I hear from a lot of girls that they are jumping into the book at various points. If you can, advise your clients to start at the beginning. I wrote the book in four sections so that it takes the reader on a journey, with a distinct beginning, middle, and end. The Introduction, and Parts One and Two pave a road to healing and safety. Part One is like putting on your life preserver and Part Two proves you can get through the waters safely and survive. By the time the reader reaches Part Three her life preserver is securely fastened and she has the support to get through and navigate the muddy waters of her own experiences.

Warn them in advance that the book may trigger them — that reading about other abuse survivors may bring up lots of old material and feelings — and that they should not try to rush their way through it.

You may suggest that your client read a chapter on a kind of abuse that she did not experience so that she initially has some distance and can develop empathy, which can help tighten up the fasteners on the preserver (building defense mechanisms), as she sees that other girls have suffered and clearly the abuse was not their fault.

By reading about other girls' experiences, the survivor can slowly begin to realize that perhaps her abuse was not her fault. There will always be a girl who feels she suffered more than any of the girls in the book (and perhaps

she has), and there will be girls who feel they have suffered much less and therefore do not have the right to their feelings. I would encourage you to point out that there are no measurements to pain. Any unwanted touch is abuse. But again, beginning with empathy for another girl can often allow the reader to slowly bring herself that same empathy.


Some other ideas for working through the book:


◊  ask your client to bring in the section she most resonates with and develop therapy around that section

◊  develop a conversation around the "Lolita Complex"

◊  write a therapeutic letter releasing anger

◊  read sections from the book together

◊  journal together reactions to sections

◊  go through the "Ask Dr.

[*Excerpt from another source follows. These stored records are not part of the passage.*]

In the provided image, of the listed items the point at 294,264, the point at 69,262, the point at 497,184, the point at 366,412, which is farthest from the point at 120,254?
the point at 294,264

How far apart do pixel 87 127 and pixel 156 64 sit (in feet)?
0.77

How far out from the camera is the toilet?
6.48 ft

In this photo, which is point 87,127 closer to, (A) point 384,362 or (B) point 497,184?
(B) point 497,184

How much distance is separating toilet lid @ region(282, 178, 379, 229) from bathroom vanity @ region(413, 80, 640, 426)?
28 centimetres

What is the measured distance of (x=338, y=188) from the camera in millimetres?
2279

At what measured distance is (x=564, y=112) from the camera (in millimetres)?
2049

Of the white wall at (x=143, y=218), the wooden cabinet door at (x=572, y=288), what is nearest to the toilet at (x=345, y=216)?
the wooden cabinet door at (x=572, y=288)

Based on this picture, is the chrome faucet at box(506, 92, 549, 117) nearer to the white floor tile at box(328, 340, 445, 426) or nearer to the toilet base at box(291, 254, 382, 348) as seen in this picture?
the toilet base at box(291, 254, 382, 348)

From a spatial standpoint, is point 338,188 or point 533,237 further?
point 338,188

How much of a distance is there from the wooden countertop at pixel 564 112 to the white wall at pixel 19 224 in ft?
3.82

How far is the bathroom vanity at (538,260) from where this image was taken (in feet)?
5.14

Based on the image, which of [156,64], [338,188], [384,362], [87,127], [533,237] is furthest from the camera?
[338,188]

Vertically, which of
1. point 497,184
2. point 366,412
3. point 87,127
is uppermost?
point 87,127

Patti" section -ask if there are any more unanswered questions

◊  give encouragement and permission to stop reading when/if it gets overwhelming


Therapeutic Goals:

To stop feeling isolated
To not feel guilty about abuse
To learn how to cope
To rid themselves of shame
To build safe relationships
To feel safer and smarter regarding date rape
To forgive themselves
To negotiate their relationship with their mother
To relieve some physical symptoms
To develop pride and self esteem
To improve body image
To stop self-harming
To develop and/or know their support system
To find a safety net
To develop or re-discover creative releases
To believe their abuser can no longer hurt them
To be in touch with their physicality and sexuality
To develop healthy loving intimate relationships


One of the trickiest goals of the work of recovery is to negotiate the relationship with the mother. It is a rare case where incest occurs in a home with a mother who is emotionally healthy, unconditionally loving, and personally evolved around her own sexuality. Therefore, the relationship with the mother is often the most painful and difficult for particularly the incest survivor to come to any kind of terms with. But Invisible Girls can be grist for the mill on this topic, helping girls come to terms with the fact that they were not protected by their mothers and/or other adults around them. They learn what they can and cannot get out of those relationships. They can begin to forgive themselves when they look at their relationships with the adults who were there to protect them, often highlighting the mother- daughter relationship in context of their sexual abuse.


Here are just a few quotes from emails I have received from girls and women around the world:

"My therapist got me your book and for the first time I am realizing it is not my fault. I feel such love for the girls in the book."

"I read your book and I told my mum and she hugged me and told me she loved me. I can do anything now."

"After I read your book I told my mom about my uncle, because he started molesting my sister. He is in jail now."

"I read your book and I wanted to thank you for writing it and making these stories and insights available. I would have never been able to write, vocalize or paint what I had experienced if not for the book."

"My 16-year-old daughter just told us her cousin molested her when she was 6-years- old. Your book has saved our entire family in getting through this."

"I read your book and now understand my girlfriend. We were breaking up, but now more than ever I want to be there for her."


Invisible Girls is making waves because it is making sexual abuse visible all over the world. The most important things you can do are to just be there with your clients while they read the book, encourage them to speak out and tell their stories, and support them on their healing journey.